# Double Creme Brie



## dragnlaw (Mar 23, 2014)

I have no aversion to purchasing a stores' own brand of products.  I try them and if I like them.. fine!  If not liked, they are still usually OK, I finish and then go back to the other brands.  No big deal, gotta try them.

this week I purchased a "President's Choice" Double Creme Brie.  This is Canada's largest food retailer, so think in terms of - Loblaws, Loblaw Great Food, Dominion, No Frills, Real Canadian Superstore, Provigo, Extra Foods, Your Independent Grocer, Atlantic Superstore, Zehrs Markets, Valu-mart, and Fortinos. (CEO Galen attended Will & Kate's wedding).

They have a few products I like, some not so great but edible, others indistinguishable from other big name products.  I had no problem purchasing this cheese.

It was/is the most disgusting piece of rubbish I have ever had the misfortune to put in my mouth.  Nothing can save this.  Rubber, no taste, even heated in the micro.  Actually stuck to the side of the dish and after soaking still had to use a knife to scrap it off!

Not even sure I will feed it to the chickens - which is where a lot of my cast offs go.  

$7.00 for 200 g (7 oz.)  pituii, pah, phuieeee


----------



## PrincessFiona60 (Mar 23, 2014)

Oh, that is too bad...I love a good brie and pear tart!


----------



## taxlady (Mar 23, 2014)

Is it my imagination or are President's Choice products going downhill? They used to have really good meatballs in their freezer section. Then they started putting all kinds of crap in them.

I have had bad Brie and Camembert at a number of West Island stores. In fact, the only good stuff I have gotten is from Mourelatos. I mentioned it to someone working near the cheese and it turned out to be the owner. Cheese is his special love and he takes good care of the cheeses.

• **OBJECTIVE 1**: Print the passage of the Double Creme Brie thread between "## dragnlaw (Mar" and "Will & Kate's wedding).", inclusive.

• **DATA SUPPLIED**:
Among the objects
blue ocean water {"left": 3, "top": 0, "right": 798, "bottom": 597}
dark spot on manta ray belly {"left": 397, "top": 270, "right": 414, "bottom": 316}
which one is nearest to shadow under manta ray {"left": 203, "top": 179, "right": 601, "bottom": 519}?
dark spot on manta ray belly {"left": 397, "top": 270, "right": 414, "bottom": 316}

• **OBJECTIVE 2**: Render the lines of the rows, from the first line through the line holding "which one is", inclusive, as a JSON list of strings with one string per line and blank lines omitted.

• **COMPLETE OUTPUT 1**:
## dragnlaw (Mar 23, 2014)

I have no aversion to purchasing a stores' own brand of products.  I try them and if I like them.. fine!  If not liked, they are still usually OK, I finish and then go back to the other brands.  No big deal, gotta try them.

this week I purchased a "President's Choice" Double Creme Brie.  This is Canada's largest food retailer, so think in terms of - Loblaws, Loblaw Great Food, Dominion, No Frills, Real Canadian Superstore, Provigo, Extra Foods, Your Independent Grocer, Atlantic Superstore, Zehrs Markets, Valu-mart, and Fortinos. (CEO Galen attended Will & Kate's wedding).

• **COMPLETE OUTPUT 2**:
[
  "Among the objects",
  "blue ocean water {\"left\": 3, \"top\": 0, \"right\": 798, \"bottom\": 597}",
  "dark spot on manta ray belly {\"left\": 397, \"top\": 270, \"right\": 414, \"bottom\": 316}",
  "which one is nearest to shadow under manta ray {\"left\": 203, \"top\": 179, \"right\": 601, \"bottom\": 519}?"
]